[[ Passage, beginning ]]
Species-genetic diversity correlations depend on ecological similarity between multiple moorland plant species

Species diversity (SD) and genetic diversity (GD) are fundamental aspects of biodiversity and are dependent because they are sympatrically affected by biotic and abiotic factors. Species-genetic diversity correlations (SGDCs) range from positive to negative among multiple focal species even across same communities. As determinant mechanisms of SGDCs, previous studies identified neutral processes related with habitat size and connectivity, environmental filtering and interspecific interactions. Theoretically, similar responses of SD and GD to these mechanisms can lead to positive SGDCs. The quantitative evaluation and comparison of similarity in each mechanism have not been performed. Here, we tested whether alpha- and beta-SGDCs could be determined by similarity in ecological characteristics (ecological similarity), such as environmental responses (responses of GD to moorland area, altitude, pH, electric conductivity and spatial autocorrelation based on regression analysis), dispersal ability (seed dispersal and pollination mode) and functional traits associated with competitions (leaf height, leaf size and specific leaf area (SLA)). We investigated SD and GD of 11 species based on single nucleotide polymorphisms across 20 moorland plant communities in northern Japan, and evaluated correlations between SGDCs and principal components of the ecological characteristics across the focal species. alpha-SGDCs varied from positive to negative, which was explained by ecological similarity in the response of GD to pH, seed dispersal and pollination mode, leaf height and SLA. In contrast, beta-SGDCs were almost consistently positive, which resulted from spatial autocorrelation and could not be explained by ecological similarity. We emphasized that not only environmental filtering and neutral process via dispersal limitation but also competitions can contribute to SGDCs. The incorporation of trait-based approaches is effective for understanding spatial patterns of combinations of SD and GD. Evaluating SGDCs and spectrums of functional traits highly related to community assembly may lead to spatial predictions of GD in whole members of communities.
[[ Passage, end ]]
▶ [Work task]
According to the abstract, how many species and how many moorland plant communities were investigated? You won't need the rows.
[[ Excerpted data, beginning ]]
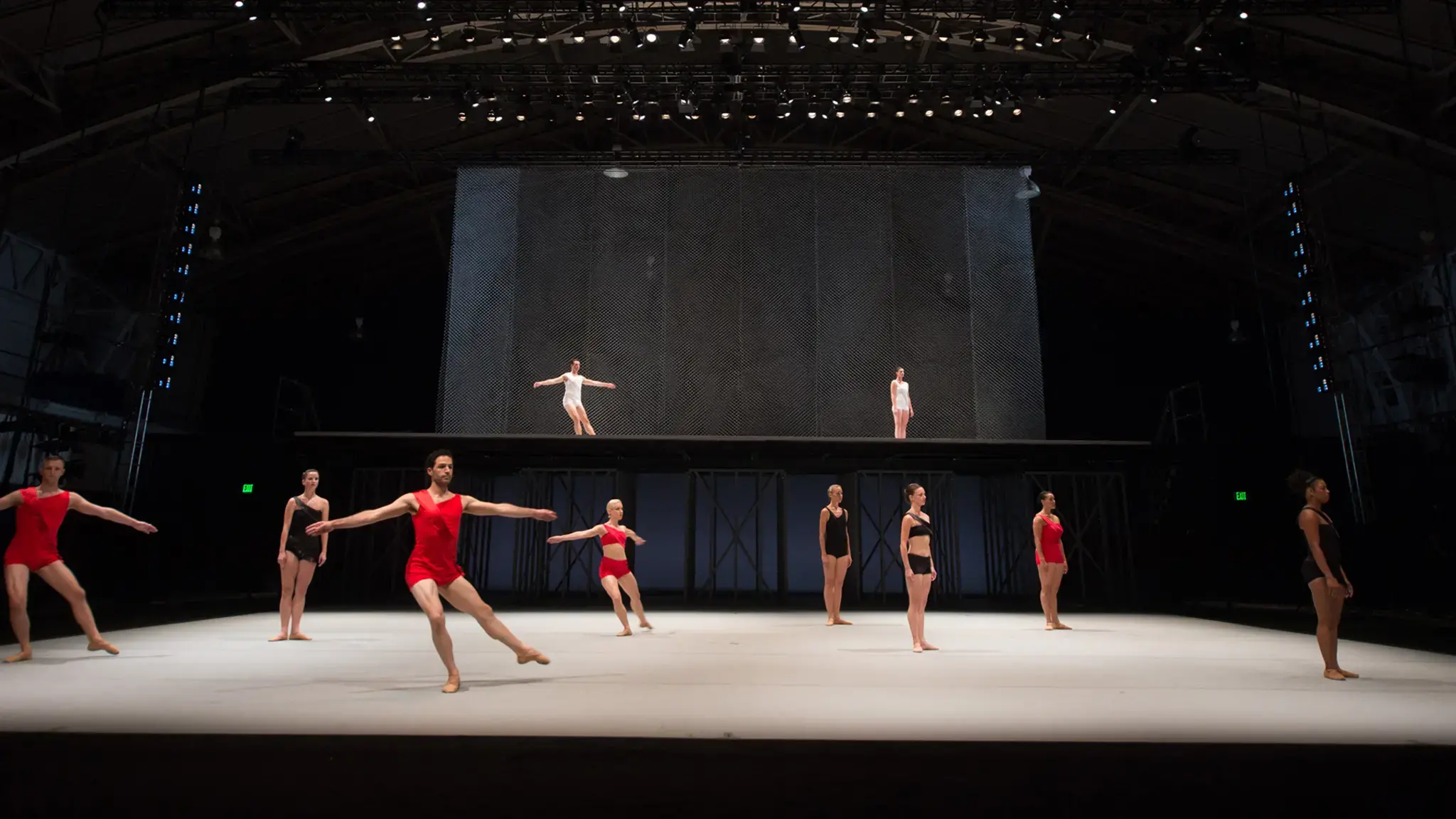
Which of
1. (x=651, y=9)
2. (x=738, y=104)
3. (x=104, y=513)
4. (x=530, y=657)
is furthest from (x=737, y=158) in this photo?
(x=530, y=657)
[[ Excerpted data, end ]]
▶ [Answer section]
11 species across 20 moorland plant communities.